As the debate over net neutrality, franchise reform, and assorted fragments of telecom legislation continues on Capitol Hill, a meta-consideration, as follows:
From Madison's "factions" to Jonathan Rauch's "special interests" and the rent-seekers described by public choice economists like James Buchanan, we are all sophisticates now; we have lost our illusions about democracy. What happens in the legislature will be at best a balancing of factions and interests, mostly monied. This is just what legislatures do, right? Their job is to balance these interests. A and B earnestly petition the legislature, each arguing for some benefit, and so the legislature gives something to A, and something to B. It is all about this sort of compromise.

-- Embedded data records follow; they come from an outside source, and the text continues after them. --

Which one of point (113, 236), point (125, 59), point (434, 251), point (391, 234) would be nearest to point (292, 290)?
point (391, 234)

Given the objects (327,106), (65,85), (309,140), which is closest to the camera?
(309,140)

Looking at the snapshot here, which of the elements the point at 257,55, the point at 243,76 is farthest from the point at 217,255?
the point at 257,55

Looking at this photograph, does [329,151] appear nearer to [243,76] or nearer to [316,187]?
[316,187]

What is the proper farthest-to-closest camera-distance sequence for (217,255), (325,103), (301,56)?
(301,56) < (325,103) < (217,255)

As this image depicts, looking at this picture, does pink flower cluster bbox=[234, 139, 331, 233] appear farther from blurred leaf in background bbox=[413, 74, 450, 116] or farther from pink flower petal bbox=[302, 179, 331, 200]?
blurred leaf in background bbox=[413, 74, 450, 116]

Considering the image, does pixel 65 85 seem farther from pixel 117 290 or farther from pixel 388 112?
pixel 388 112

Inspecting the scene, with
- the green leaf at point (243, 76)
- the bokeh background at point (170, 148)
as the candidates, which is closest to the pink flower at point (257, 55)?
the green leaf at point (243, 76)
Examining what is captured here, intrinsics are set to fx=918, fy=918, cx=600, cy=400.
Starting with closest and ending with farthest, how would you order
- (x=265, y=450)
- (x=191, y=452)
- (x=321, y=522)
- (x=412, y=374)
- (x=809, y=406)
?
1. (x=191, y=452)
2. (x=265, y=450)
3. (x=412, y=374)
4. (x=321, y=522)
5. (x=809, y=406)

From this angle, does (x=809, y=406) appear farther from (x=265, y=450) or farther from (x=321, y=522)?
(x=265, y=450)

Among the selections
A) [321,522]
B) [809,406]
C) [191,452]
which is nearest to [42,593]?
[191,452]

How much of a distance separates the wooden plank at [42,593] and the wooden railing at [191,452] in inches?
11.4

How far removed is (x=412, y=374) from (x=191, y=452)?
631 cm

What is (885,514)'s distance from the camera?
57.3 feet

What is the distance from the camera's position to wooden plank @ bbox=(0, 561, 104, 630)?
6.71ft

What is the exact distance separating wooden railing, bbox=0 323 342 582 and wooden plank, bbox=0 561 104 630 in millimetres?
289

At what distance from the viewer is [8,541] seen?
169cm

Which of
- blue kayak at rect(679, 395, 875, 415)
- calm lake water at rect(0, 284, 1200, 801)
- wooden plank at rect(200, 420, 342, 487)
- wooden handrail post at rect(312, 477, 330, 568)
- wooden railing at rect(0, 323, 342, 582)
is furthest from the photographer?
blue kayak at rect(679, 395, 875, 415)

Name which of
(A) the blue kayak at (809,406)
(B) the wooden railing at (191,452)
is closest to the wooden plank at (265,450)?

Wrong. Certainly, this happens. But it is a grave error to think that this is the proper function of a legislature. Each of
us has a special interest, certainly, but that is the least important type of self-interest when it comes to public policy. The most important interest is the interest that each of us has in choosing the best rule for the group as a whole. This is what the Constitution describes as "general welfare," what the economist F.A. Hayek described as the rule that would in future maximize the most opportunities for the greatest number of people, what Rawls was trying to capture when he spoke of choosing rules through a "veil." It is easy to pick a rule that benefits a given individual today, but suppose you were choosing a rule for someone, and you did not know who that person was, or anything about their situation? That will bring us closest to what economist describe as "group interest" or "constitution interest." And this is the hardest type of interest to grasp, especially through the thicket of lawyers and lobbyists each claiming to describe it clearly. Because, of course, the key players know exactly how they are situated today. Rawl's veils are in short supply.
But the difficulty in perceiving that interest does not mean that it is not there.
We can hope that when A and B petition the legislature, that they will each raise arguments that will shed light on the question of what the general interest is, apart from their special interests. Nonprofits (including PFF) populated by people trying to keep larger goals and the long run in mind can help. But it would be helpful if legislators--and journalists--at least believed there was something outside party politics and balance and compromise.
(It would be even better if that something were freedom--not the anarchist's freedom but the freedom to cooperate through markets--but that is too much for one day).